Guidés par les Esprits
Quelles perspectives votre chamanisme vous offre-t-il dans ce combat entre la ville et la foret ?
Davi se penche vers la camera. Je vais vous parler du Shapiri Chamanique – les anciens esprits du chamanisme Yanomami.
Les Shapiri ne sont pas comme les
esprits des églises et des religions des Blancs, ils sont les esprits
lumineux de la forêt et de la Terre.
Mais il vous faut étudier pour
connaître les Shapiri. Vous devez passer un mois en Yaqoana, à attendre
que les esprits se rapprochent. Pendant cette période vous ne devez
presque pas manger et boire, et vous devez garder un silence absolu –
pas de bruit.
Après cela vous entrez dans une
phase de rêve, et quand cela commence les Shapiri arrivent dans la
lumière, et avec eux une grande maison. Et bien que les Shapiri soient
petits ils ont la force de transporter cette immense maison, qui semble
flotter dans l’air, comme la Lune.
C’est ainsi que nous apprenons des
esprits. Et il existe beaucoup d’autres peuples avec leurs propres
traditions de chamanisme. Mais vous devez souffrir pour être un chaman.
C’est processus long et difficile.
Cela sonne comme un cliché…
Pour des Occidentaux, entendre parler de
Yaqoana et de voyage dans le monde des esprits est devenu, au fil des
ans, une sorte de cliché. Un morceau simplifié de l’histoire des
« savoirs ancestraux » qui réduit les traditions en platitudes gravés
sur des bibelots pour magasins touristiques.
Le véritable chamanisme est totalement
interdit au Royaume-Uni – par le décret de 2005 “Drugs Act” qui
criminalise la cueillette et la consommation de champignons anglais
endémiques (magic mushrooms).
Davi, est-ce que le fait que le monde
moderne soit profondément aliéné du genre de chamanisme que vous
décrivez peut expliquer les problèmes qu’ont nos sociétés à cohabiter
avec la nature?
Nos anciens nous racontent qu’à la
création du monde, au début des temps, les non indien utilisaient aussi
le Yaqoana. Mais par la suite ils créèrent des écoles et oublièrent
leurs traditions. Les anciens disent que vos peuples, par le passé, se
sont perdus en chemin, mais qu’avant vous utilisiez les mêmes médecines
que nous, et qu’elles étaient importantes pour vous.

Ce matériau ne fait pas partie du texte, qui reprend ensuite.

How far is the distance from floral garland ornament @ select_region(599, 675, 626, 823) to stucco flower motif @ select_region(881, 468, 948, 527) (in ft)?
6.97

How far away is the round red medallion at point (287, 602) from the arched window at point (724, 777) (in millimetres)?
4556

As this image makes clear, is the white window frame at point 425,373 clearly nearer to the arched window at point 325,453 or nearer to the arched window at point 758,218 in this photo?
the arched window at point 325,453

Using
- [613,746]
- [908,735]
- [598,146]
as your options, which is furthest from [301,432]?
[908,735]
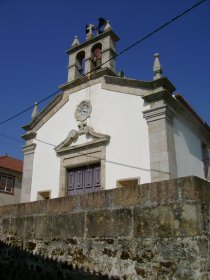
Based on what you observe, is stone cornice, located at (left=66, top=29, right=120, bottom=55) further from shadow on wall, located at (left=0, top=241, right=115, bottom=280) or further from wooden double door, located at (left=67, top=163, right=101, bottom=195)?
shadow on wall, located at (left=0, top=241, right=115, bottom=280)

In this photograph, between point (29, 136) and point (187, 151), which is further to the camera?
point (29, 136)

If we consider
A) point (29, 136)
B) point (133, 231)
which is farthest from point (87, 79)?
point (133, 231)

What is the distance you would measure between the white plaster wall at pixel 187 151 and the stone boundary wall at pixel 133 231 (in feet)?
19.1

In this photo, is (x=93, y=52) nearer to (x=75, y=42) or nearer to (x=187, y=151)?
(x=75, y=42)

Et à mesure que vous perdiez vos
traditions, vous avez commencé à développer d’autres médecines, des
médecines qui n’étaient plus basées sur les forces de la Nature. Nous,
les Yanomami, sommes les derniers gardiens de ces traditions, dans les
profondeurs du Brésil, et nous essayons d’expliquer cela aux non-Indiens
afin qu’ils comprennent mieux.
La voie de la connaissance, de la Planète Terre.
Si vous venez dans mon village, vous
verriez ce que le chamanisme est vraiment. Vous comprendriez qu’il ne
s’agit pas d’être drogué. Cela n’a rien à voir.
Être un chaman vous permet d’accéder
à une grande lumière. A travers les esprits chamaniques vous découvrez
la voie de la connaissance, et de la Planète Terre. Nous avons gardé
cela et ne voulons pas le perdre. Grace à ce processus nous soignons les
femmes, les enfants et les anciens dans nos communautés, lorsqu’ils
tombent malade.
Et nous régulons les forces de la
Nature. Quand il fait trop chaud, qu’il pleut trop, ou qu’il y a trop de
vent, ou que la marée monte, nous les chamans veillons là-dessus, afin
que l’équilibre de l’univers se maintienne. Vous aviez ces
connaissances, dans le monde non-indien, mais vous les avez perdues.